The dust jacket describes this book as “Images and
Reminiscences from 35 years of active service”. To look
at this large 14 x 11 book, you would think it’s just
another coffee table book of pictures. And it is true
that this book contains dozens of spectacular pictures
of Tomcats. But it is the text that elevates this book
far beyond most others.
This book is not a history or walk-around
of the Navy’s most famous jet. You’d better already
know the basics or you’re going to miss a lot of what’s
happening here. The narratives in this book are simply
clippings from free-flowing conversations with the men
and women who flew the “turkey”. It reads somewhat like
a play in that it’s all spoken word. It could well have
been recorded over a bar at a Tailhook convention.

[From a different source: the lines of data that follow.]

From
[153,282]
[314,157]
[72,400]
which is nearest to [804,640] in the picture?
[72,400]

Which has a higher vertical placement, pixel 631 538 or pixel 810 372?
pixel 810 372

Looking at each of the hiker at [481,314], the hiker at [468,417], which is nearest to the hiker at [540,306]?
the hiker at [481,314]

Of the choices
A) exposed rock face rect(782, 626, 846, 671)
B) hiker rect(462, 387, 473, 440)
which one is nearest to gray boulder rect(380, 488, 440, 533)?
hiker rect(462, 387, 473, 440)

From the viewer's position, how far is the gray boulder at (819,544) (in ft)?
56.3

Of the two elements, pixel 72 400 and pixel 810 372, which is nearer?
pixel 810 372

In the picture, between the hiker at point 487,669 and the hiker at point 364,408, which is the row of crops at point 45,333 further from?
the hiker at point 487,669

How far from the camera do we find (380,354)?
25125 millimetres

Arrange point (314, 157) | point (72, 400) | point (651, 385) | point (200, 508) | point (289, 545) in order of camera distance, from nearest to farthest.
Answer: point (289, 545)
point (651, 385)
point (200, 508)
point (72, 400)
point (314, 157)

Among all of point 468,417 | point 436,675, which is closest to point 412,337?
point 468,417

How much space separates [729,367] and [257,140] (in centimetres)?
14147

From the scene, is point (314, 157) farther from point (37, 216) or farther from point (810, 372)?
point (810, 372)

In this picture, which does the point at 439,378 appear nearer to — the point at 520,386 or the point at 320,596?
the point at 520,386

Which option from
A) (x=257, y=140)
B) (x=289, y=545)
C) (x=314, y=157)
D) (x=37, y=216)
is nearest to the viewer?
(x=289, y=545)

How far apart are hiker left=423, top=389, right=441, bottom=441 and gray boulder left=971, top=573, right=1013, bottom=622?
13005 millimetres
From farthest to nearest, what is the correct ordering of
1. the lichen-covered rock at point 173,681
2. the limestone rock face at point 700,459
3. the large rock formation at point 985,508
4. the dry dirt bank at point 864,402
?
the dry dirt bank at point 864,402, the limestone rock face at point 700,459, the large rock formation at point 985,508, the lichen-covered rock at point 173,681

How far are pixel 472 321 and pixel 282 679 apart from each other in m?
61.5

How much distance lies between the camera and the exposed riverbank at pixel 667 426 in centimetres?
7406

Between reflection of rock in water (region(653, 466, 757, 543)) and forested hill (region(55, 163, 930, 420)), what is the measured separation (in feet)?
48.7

You should also bring an ability to
translate military shorthand because these guys don’t
stop to explain it to you. The dialogue assumes that
you speak the language. “We’re on a Key West det, and
were tasked to fight 4V4 with F-15’s out of Tyndall.”
That’s an easy one. You won’t understand every
reference but you’ll usually get the jist.
There’s a lot of locker room humor in
this book with bravado often trying to mask the danger
of flying combat planes. “If it says Pratt & Whitney on
the engines it damn well better say Martin-Baker on the
seats” says “Hoser”.
“Nine Lives” is a chapter about aircraft
lost or nearly lost. Many of the accounts are
terrifying. “Spike” describes an ejection after a cold
cat launch then says “Crazy what we can laugh about
now. Not funny at the time, believe me.” Spike admits
he “missed the fireworks”. The fireworks are retold by
“Hawk” who was waiting to launch on the other cat. “The
[now unmanned plane] gets to about 2000 feet, flops over
on its back, and next thing it’s headed straight at us.
We’re strapped in and waiting to die. I’m being
converted on by a kamikaze Tomcat and I haven’t even
gone flying yet.” Yes, funny now. But never
funny are the references to colleagues who didn’t live
out their tours.
The flyers pay tribute to a plane they
loved (“Stubby“: “It was fast, it was mean, it was the
blown ’57 Chevy of tactical aviation”) while the book
quietly pays tribute to the flyers. The final irony:
while the Navy has retired the Tomcat, it continues
“flying in the hands of one of America’s bitterest
Often it’s not what the flyers are saying
that’s fascinating so much as what’s beneath it. The
stories are great but the attitudes are better. Fighter
pilots are different than you and me. And the guys who
slam down on carriers are the most different of all.
This book is a wonderful glimpse into their minds.